Robert Hanneman, a Chilmark resident and professor of engineering at Tufts University who spearheaded the effort this year. The committee would not replace the other energy committees in Edgartown, Oak Bluffs, Tisbury and West Tisbury. Each town will have one or two representatives, he said, but only one vote on the committee. The West Tisbury selectmen have also endorsed the effort.

Mr. Hanneman said he was unable to gauge Chilmark’s interest in forming its own town-level energy committee. “We have a limited number of things that we could address on a town basis,” he said, “but it’s not zero.” In the meantime, he agreed to function as a “committee of one.”

The selectmen also plan to revive a long-dormant community group that owns most of Lucy Vincent Beach and was responsible for building the Chilmark Community Center.

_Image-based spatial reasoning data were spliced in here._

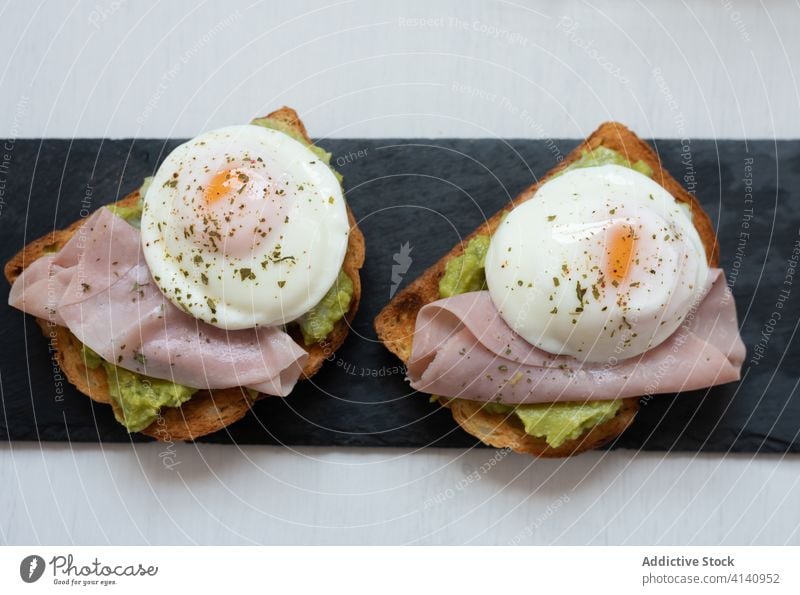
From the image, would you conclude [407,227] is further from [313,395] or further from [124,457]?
[124,457]

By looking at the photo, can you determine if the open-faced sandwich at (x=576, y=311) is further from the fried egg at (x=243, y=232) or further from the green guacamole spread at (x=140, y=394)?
the green guacamole spread at (x=140, y=394)

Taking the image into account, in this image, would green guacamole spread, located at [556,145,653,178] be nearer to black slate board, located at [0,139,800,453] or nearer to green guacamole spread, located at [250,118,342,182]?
black slate board, located at [0,139,800,453]

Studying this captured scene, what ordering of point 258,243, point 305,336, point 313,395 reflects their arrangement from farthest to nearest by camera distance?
point 313,395
point 305,336
point 258,243

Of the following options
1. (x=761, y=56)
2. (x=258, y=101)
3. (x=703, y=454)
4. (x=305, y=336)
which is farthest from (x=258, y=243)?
(x=761, y=56)

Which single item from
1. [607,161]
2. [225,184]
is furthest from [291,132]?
[607,161]

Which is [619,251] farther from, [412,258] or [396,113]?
[396,113]

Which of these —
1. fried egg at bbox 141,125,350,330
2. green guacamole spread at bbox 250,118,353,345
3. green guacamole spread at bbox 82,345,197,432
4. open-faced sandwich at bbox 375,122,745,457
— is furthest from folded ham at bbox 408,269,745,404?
green guacamole spread at bbox 82,345,197,432
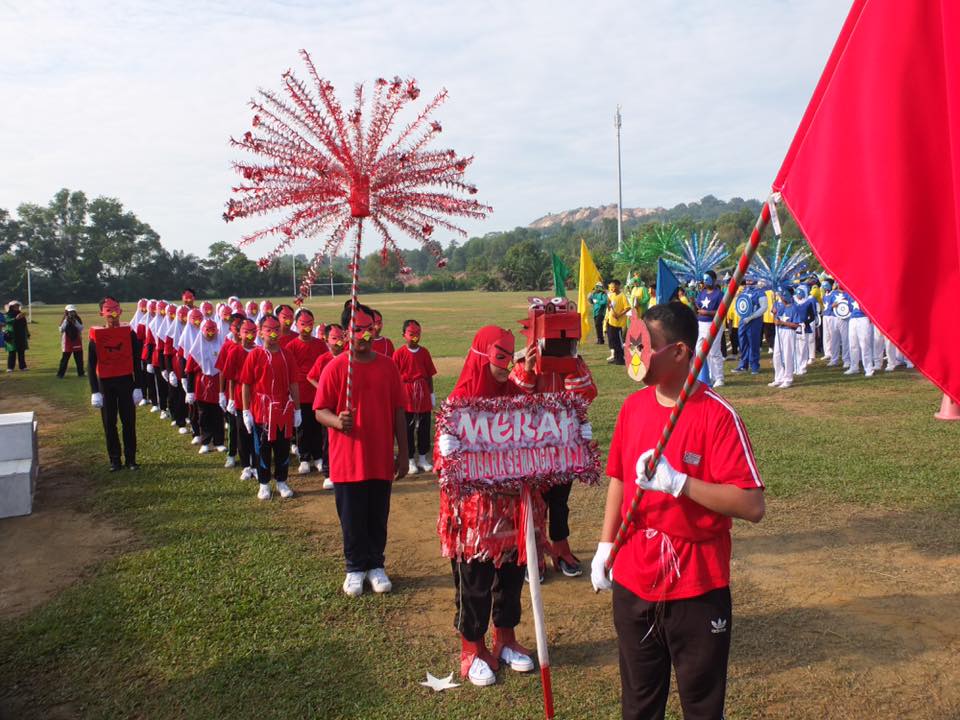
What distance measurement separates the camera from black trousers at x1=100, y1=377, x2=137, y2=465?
10031 mm

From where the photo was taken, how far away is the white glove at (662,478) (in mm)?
2934

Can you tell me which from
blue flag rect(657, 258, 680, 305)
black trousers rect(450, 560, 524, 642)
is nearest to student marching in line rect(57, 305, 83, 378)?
blue flag rect(657, 258, 680, 305)

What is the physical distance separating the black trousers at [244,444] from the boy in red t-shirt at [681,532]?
7458 millimetres

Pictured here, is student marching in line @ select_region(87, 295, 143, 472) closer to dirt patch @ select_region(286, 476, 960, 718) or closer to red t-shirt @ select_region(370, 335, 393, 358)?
red t-shirt @ select_region(370, 335, 393, 358)

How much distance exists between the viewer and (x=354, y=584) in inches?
238

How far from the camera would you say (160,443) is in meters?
12.2

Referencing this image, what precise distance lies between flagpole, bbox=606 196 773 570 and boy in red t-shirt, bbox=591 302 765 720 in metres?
0.06

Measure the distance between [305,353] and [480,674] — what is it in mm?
6061

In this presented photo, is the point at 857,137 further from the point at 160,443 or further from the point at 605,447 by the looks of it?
the point at 160,443

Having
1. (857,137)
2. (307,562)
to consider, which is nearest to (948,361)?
(857,137)

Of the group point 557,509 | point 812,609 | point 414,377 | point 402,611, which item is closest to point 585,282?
point 414,377

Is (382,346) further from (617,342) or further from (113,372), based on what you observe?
(617,342)

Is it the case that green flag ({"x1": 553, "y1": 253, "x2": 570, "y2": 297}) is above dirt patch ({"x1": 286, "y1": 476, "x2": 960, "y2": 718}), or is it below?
above

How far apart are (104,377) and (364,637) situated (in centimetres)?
646
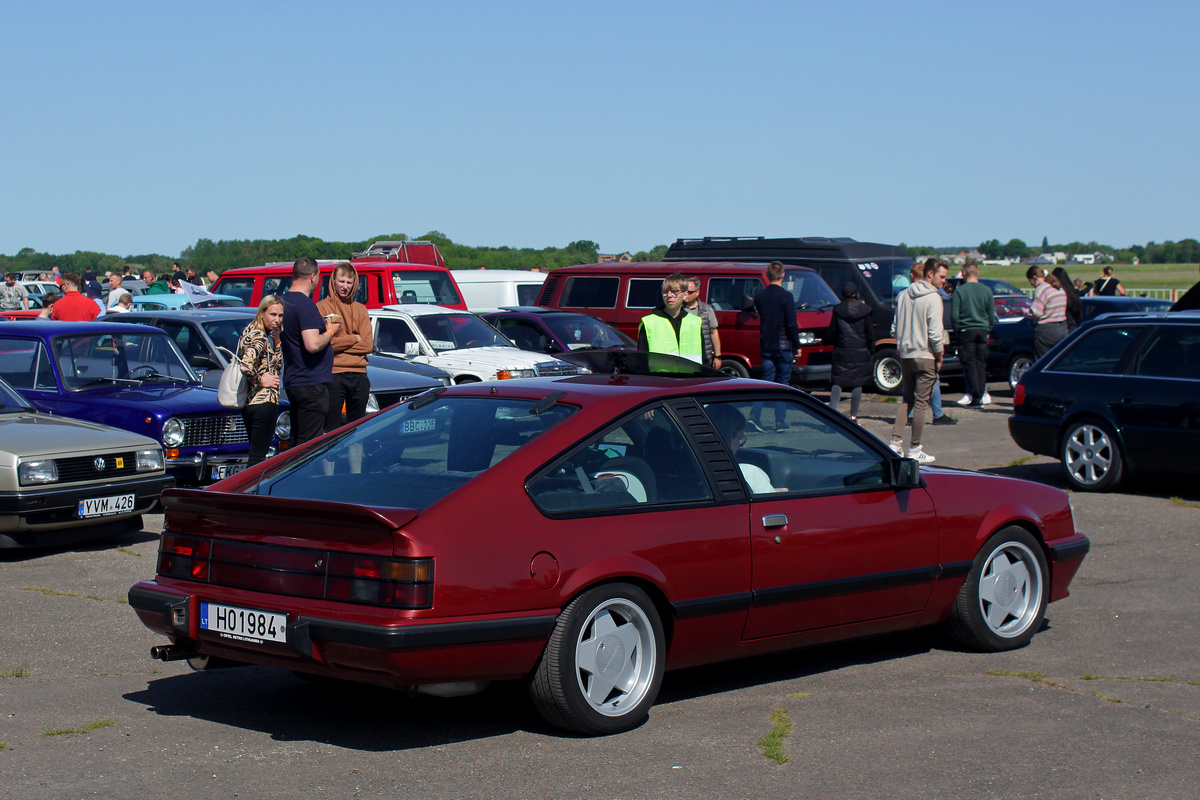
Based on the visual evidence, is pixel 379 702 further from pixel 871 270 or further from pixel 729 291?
pixel 871 270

The nonprofit Chilmark town association (formerly the Chilmark town committee) was incorporated 61 years ago this week, but stopped filing annual reports in the 1990s.

“I think we should activate it,” Mr. Doty said, proposing a meeting to see which of the most recent directors would like to continue, and to propose new members. A meeting has yet to be scheduled.

Also on Tuesday, the selectmen accepted a donation of an upright piano for the Chilmark Community Center from town resident Don Guiney. The nearly pristine Everett piano will likely replace another at the community center, where musical events occur throughout the year.

Mr. Doty called it a “pretty good-looking” piano and moved to accept the offer.